Donald Trump’s presidency concluded not with mutiny in state capitals or an attempted attack on his successor, but with a calm, conventional ceremony in an otherwise quiet city.
Walking through Washington, D.C., today, the silence in the streets was the sound of a country not quite ready to exhale. It was a fitting end to the noisiest era of American politics that many Americans can remember.

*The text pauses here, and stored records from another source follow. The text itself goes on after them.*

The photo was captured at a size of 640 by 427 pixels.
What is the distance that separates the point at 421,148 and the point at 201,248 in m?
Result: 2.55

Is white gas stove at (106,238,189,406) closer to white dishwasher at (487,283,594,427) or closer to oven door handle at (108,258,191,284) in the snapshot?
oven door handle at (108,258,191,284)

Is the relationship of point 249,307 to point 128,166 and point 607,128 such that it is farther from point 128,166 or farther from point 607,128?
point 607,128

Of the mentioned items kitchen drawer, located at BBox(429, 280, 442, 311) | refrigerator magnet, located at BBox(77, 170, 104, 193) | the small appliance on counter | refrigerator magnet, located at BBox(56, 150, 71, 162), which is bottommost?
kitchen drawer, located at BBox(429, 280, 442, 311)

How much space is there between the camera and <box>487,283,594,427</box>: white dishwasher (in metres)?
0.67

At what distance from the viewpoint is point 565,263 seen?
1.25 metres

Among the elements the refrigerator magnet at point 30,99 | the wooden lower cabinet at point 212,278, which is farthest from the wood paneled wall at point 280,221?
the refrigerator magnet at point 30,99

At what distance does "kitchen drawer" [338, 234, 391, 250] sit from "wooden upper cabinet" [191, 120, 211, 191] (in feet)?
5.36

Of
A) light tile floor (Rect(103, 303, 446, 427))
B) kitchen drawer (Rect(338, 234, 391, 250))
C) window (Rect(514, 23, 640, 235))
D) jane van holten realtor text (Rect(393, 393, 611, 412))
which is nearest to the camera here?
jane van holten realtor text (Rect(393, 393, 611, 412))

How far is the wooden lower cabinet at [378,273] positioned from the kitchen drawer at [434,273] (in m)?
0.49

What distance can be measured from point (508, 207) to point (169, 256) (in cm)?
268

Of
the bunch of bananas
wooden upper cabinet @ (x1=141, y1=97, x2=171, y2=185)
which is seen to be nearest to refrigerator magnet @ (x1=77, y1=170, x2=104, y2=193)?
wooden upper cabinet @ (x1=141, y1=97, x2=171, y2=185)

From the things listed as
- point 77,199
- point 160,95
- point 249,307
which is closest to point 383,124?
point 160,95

If this had been a normal Inauguration Day, in a normal year, the National Mall would have been covered with hundreds of thousands of shivering people hoping to catch a glimpse of the new president. The streets of the capital would have been packed with out-of-towners ready to pay $25 a head to visit the Spy Museum, and lining up at sidewalk vendors’ tables to buy Kamala Harris–themed merch. But the only civilians I saw downtown during the ceremony were a few committed joggers and a clutch of Joe Biden supporters lingering outside the White House. The showing was so small that journalists seemed to outnumber the revelers; I watched as reporters interviewed the same handful of attendees, over and over again.
Democrats in D.C. and beyond have a lot to be grateful for. They replaced Donald Trump with Barack Obama’s former vice president. They elected the first Black woman vice president in U.S. history. But on this day, of all days, they chose to celebrate from the warmth of their homes.